[Goal of the exercise] Extend the online discussion about books below by writing the next few posts after its final one.

[Document passage]
—————
I read the Richard Osman Thursday Murder Club but I have a query re the final whodunnit, but can't find the symbol for spoiler alerts on this keyboard, so will have to save it until I'm on my phone.
Or just the | symbol if you have one on your keyboard - mine's shift-\ , down between the z and the left shift key.
Thanks, but found the phone.
Do not read this spoiler if you intend to read the Thursday Murder Club, but this bugged me:
I read a lot of rubbish, in between serious stuff, but non more than Rebecca Shaw. For murders and killing she's worse than a Gatling Gun. Even much loved characters are killed in one way or another.
I'd never heard of her so looked her up on wiki:
A review in The Telegraph[3] for 'A Village Deception' described her style as 'The Archers meet Midsomer Murders'.
And that she was in her 60s when the first of her 27 books was published which is impressive.
I'm enjoying Heavens river more than I expected, on the surface Dennis E Taylor seems a shallow writer, all rye jokes and nerdy references but underneath that he's discussing complex ideas, like the nature of identity, colonialism, etc, all mixed up with some good old hard sci-fi.
—————
[Supplied information]
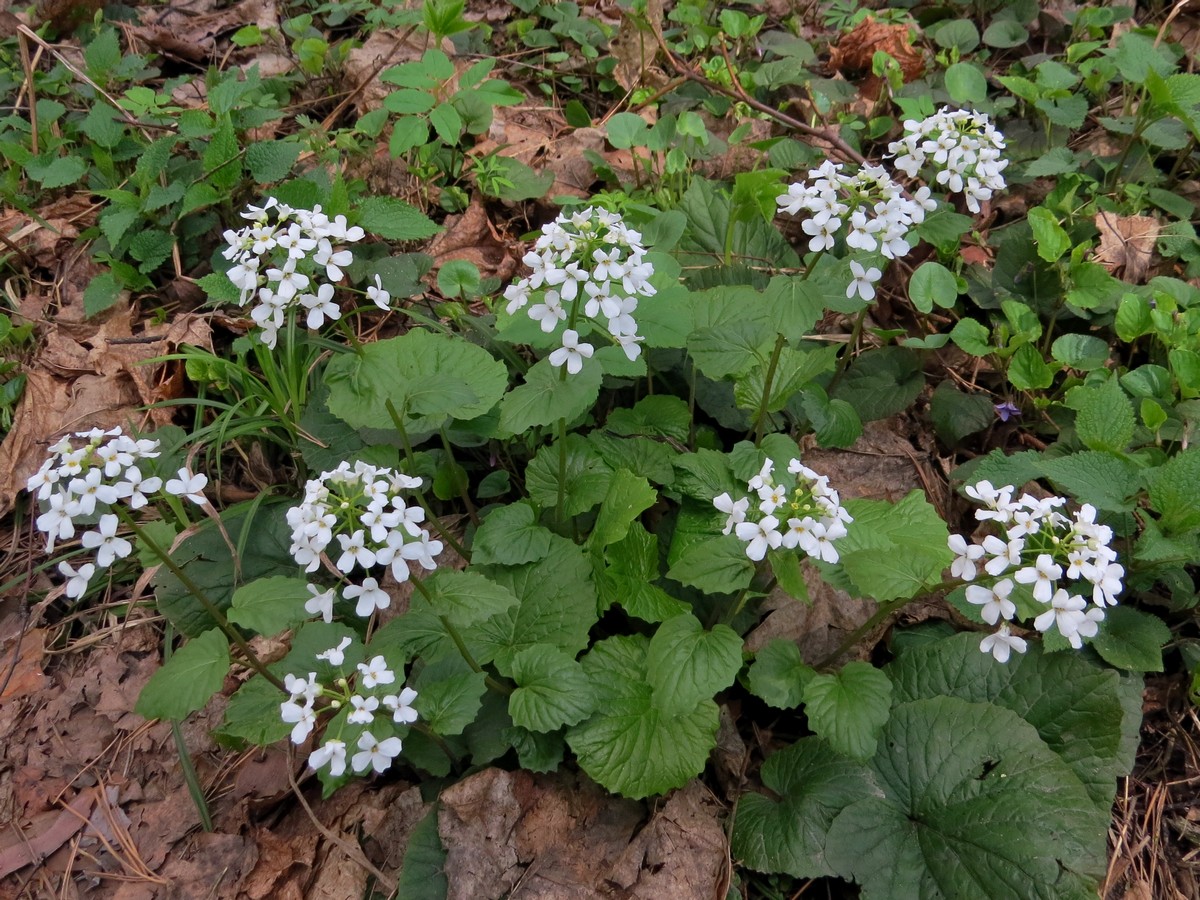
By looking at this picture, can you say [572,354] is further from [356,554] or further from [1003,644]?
[1003,644]

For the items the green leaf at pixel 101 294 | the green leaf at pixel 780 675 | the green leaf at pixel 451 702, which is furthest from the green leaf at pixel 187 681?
the green leaf at pixel 101 294

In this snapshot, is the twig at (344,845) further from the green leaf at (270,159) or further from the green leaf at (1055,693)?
the green leaf at (270,159)

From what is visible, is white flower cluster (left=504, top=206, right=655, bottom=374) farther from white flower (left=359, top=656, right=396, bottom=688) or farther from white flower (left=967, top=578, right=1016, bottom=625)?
white flower (left=967, top=578, right=1016, bottom=625)

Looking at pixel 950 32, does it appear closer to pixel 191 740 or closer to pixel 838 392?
pixel 838 392

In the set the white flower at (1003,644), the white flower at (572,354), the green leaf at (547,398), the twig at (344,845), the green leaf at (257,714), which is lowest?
the twig at (344,845)

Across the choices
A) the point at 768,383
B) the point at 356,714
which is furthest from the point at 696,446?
the point at 356,714

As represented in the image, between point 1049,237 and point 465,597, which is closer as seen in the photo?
point 465,597

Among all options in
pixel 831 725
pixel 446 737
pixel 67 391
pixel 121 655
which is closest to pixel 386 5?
pixel 67 391
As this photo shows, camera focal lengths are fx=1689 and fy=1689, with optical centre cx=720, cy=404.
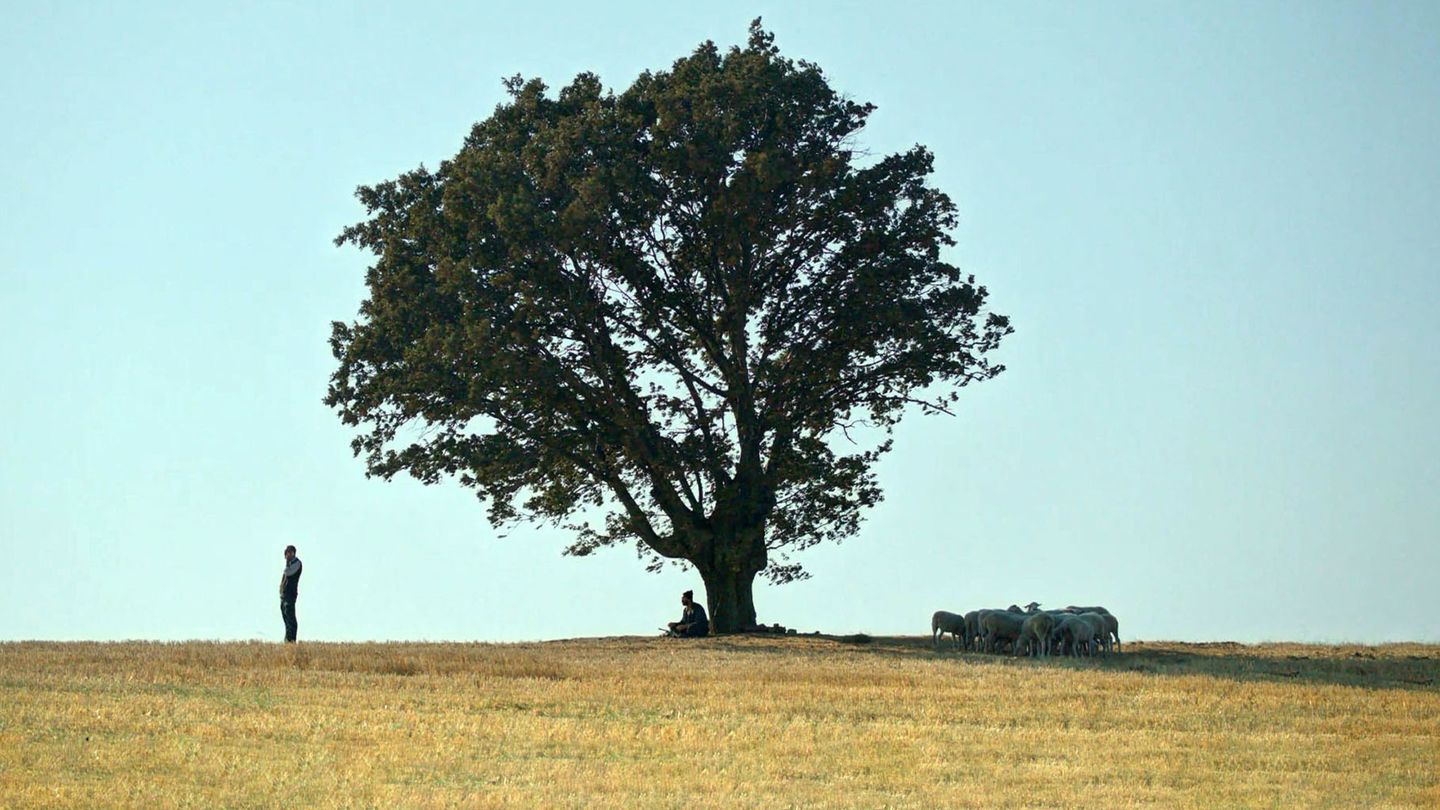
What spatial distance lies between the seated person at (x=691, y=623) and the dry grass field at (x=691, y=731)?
7.46 metres

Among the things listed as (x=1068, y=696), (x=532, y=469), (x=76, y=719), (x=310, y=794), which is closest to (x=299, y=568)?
(x=532, y=469)

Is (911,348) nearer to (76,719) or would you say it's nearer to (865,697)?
(865,697)

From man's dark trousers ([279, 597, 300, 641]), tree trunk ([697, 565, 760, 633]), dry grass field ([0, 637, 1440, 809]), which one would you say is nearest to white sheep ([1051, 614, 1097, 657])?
dry grass field ([0, 637, 1440, 809])

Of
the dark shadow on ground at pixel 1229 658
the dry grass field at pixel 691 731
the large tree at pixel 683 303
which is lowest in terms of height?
the dry grass field at pixel 691 731

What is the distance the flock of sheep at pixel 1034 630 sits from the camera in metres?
33.1

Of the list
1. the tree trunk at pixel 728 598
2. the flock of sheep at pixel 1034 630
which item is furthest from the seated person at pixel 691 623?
the flock of sheep at pixel 1034 630

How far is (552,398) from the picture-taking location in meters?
37.2

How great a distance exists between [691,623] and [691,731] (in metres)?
18.3

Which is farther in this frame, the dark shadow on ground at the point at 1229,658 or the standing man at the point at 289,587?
the standing man at the point at 289,587

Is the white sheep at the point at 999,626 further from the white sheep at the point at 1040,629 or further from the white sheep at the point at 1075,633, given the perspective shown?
the white sheep at the point at 1075,633

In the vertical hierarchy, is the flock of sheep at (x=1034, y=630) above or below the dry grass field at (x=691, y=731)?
above

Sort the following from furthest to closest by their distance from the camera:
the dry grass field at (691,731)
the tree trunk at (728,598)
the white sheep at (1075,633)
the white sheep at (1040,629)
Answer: the tree trunk at (728,598), the white sheep at (1040,629), the white sheep at (1075,633), the dry grass field at (691,731)

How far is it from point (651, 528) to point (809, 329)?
5.91m

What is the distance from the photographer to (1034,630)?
33.3 m
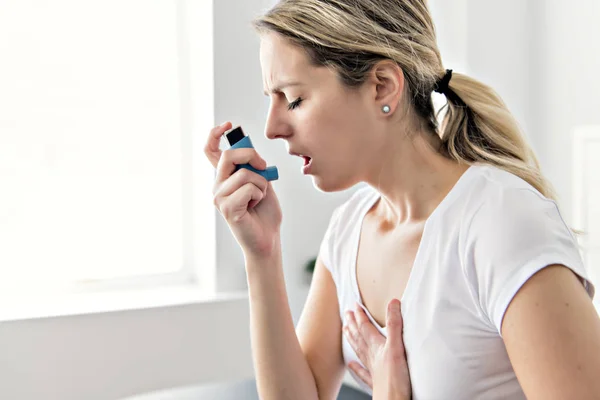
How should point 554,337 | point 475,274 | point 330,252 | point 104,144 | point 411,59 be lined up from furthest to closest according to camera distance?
1. point 104,144
2. point 330,252
3. point 411,59
4. point 475,274
5. point 554,337

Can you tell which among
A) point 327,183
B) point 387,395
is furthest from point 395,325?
point 327,183

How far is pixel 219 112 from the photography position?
1.82 m

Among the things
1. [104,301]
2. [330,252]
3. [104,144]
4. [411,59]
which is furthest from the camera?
[104,144]

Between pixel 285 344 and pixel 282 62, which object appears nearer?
pixel 282 62

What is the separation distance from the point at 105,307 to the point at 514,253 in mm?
1234

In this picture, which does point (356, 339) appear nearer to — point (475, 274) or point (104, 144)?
point (475, 274)

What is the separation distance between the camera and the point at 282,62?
100 centimetres

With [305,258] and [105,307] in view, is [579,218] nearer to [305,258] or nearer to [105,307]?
[305,258]

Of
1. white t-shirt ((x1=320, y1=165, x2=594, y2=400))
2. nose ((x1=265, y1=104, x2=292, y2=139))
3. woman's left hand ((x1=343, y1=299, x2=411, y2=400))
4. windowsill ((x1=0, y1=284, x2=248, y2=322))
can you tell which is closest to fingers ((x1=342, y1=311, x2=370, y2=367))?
woman's left hand ((x1=343, y1=299, x2=411, y2=400))

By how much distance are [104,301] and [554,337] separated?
4.45ft

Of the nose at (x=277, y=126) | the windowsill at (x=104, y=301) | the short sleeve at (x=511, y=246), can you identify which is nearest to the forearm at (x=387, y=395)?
the short sleeve at (x=511, y=246)

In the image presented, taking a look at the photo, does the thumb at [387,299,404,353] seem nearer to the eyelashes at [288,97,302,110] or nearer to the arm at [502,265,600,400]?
the arm at [502,265,600,400]

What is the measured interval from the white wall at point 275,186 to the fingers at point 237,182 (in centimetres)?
76

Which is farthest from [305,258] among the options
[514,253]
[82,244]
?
[514,253]
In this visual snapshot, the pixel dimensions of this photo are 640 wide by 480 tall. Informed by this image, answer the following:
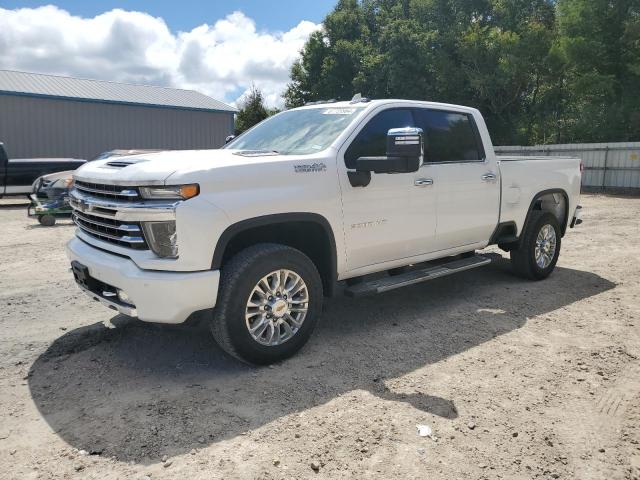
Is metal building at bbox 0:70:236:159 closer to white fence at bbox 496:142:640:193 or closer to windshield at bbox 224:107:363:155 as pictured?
white fence at bbox 496:142:640:193

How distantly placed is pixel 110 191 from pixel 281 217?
1.19 meters

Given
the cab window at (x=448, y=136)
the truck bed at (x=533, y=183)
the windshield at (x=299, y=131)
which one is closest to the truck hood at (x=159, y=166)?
the windshield at (x=299, y=131)

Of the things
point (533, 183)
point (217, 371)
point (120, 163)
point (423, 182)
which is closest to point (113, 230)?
point (120, 163)

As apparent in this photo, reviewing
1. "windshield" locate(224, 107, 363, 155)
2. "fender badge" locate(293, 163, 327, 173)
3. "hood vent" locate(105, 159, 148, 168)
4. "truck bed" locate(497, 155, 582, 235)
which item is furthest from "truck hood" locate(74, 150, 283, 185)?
"truck bed" locate(497, 155, 582, 235)

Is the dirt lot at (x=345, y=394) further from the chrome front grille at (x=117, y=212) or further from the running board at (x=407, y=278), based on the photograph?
the chrome front grille at (x=117, y=212)

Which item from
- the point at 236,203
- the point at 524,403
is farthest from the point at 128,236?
the point at 524,403

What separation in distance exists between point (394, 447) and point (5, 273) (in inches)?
231

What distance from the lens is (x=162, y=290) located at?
344cm

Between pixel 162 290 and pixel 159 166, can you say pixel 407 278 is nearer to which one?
pixel 162 290

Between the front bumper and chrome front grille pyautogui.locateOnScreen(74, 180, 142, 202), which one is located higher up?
chrome front grille pyautogui.locateOnScreen(74, 180, 142, 202)

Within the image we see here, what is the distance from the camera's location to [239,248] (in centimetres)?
402

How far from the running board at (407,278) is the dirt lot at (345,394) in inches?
16.4

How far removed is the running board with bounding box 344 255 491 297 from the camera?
4.48 meters

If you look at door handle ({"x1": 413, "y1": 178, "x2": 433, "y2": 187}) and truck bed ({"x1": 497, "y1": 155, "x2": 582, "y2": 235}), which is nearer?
door handle ({"x1": 413, "y1": 178, "x2": 433, "y2": 187})
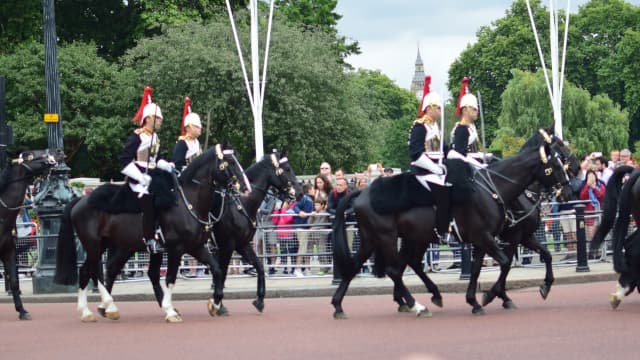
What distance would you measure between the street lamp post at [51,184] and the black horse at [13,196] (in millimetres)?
3613

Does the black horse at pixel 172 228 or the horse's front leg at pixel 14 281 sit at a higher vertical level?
the black horse at pixel 172 228

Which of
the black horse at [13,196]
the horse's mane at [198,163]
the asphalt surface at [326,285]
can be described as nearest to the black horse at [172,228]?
the horse's mane at [198,163]

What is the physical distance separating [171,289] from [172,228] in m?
0.80

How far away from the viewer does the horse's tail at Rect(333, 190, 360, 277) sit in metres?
15.8

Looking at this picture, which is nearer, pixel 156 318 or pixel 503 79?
pixel 156 318

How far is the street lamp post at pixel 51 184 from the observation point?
A: 21.5 meters

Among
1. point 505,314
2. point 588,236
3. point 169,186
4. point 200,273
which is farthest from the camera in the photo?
point 200,273

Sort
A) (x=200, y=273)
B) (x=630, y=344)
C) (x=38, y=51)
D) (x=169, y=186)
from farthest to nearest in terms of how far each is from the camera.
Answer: (x=38, y=51)
(x=200, y=273)
(x=169, y=186)
(x=630, y=344)

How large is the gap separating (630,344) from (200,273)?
44.7 feet

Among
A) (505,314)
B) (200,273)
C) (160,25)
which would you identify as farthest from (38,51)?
(505,314)

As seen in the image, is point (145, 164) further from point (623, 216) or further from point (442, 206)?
point (623, 216)

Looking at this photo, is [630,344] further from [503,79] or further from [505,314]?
[503,79]

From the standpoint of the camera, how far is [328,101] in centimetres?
5278

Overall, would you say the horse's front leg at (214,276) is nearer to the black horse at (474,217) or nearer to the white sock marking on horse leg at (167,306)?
the white sock marking on horse leg at (167,306)
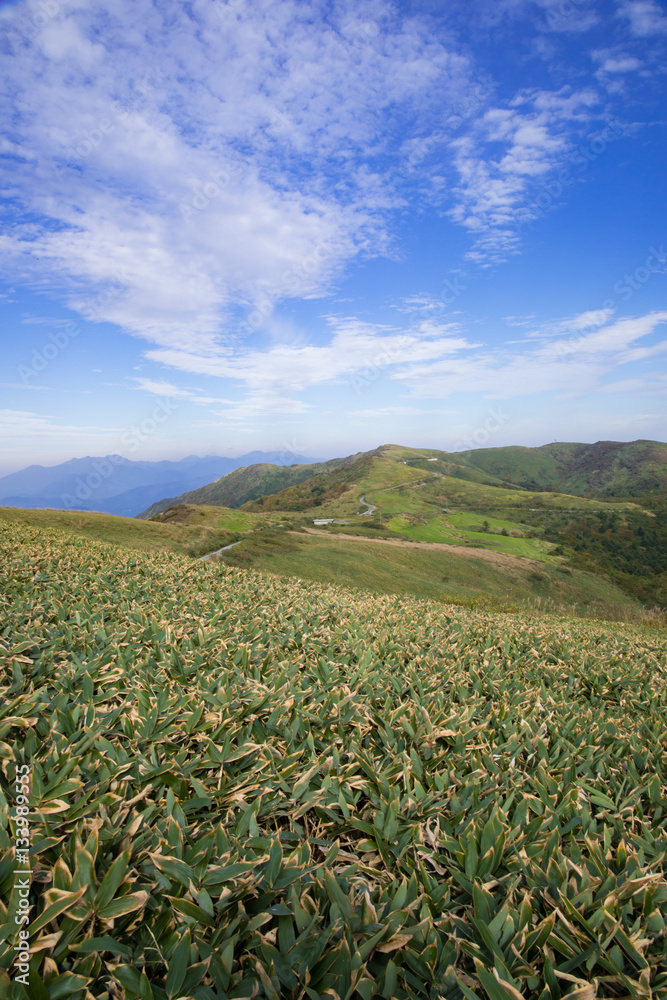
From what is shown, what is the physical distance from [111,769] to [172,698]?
0.62 metres

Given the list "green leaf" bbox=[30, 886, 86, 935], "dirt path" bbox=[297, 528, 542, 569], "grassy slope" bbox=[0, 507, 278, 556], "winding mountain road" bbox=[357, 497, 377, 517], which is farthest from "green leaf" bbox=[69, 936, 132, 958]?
"winding mountain road" bbox=[357, 497, 377, 517]

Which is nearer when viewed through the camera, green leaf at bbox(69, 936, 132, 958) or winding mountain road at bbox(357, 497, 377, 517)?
green leaf at bbox(69, 936, 132, 958)

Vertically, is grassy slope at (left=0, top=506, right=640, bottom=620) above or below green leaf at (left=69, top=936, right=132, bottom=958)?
below

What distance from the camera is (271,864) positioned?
192cm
—————
[Exercise answer]
Rye jokes? Corny.
I might have a go at Heaven's River, having just finished the 'Expanse' cycle of novels.
Remember it's the fourth in a series which is probably best read in order. Now I've finished it I can't help feeling it was rather padded out, it's twice the length of previous books, with a long 'heroes journey' that could have been cut by a lot.
Just finished Alan Moore's epic Jerusalem, 60hrs on Audible and longer than War and Peace in print, I feel as if I've finished a marathon. It's a really extraordinary book, as if a someone has created a novel from the rambling theories of a well educated lunatic, so well described the words just dissolve into visions. Moore here:
https://en.wikipedia.org/wiki/Jerusalem_(2016_nove
l)
Fantastic use of obscenity too, rarely but perfectly deployed to make certain passages all the more visceral.
Does he read the audiobook?
No, it's very well read by Simon Vance (no idea), it had to be to stick with for that long even with breaks but it was an easy voice to have in my head.
I have listened to a number of books narrated by Simon Vance and he's usually very good.
I'll look out for them, the reader makes a big difference, especially with a long book.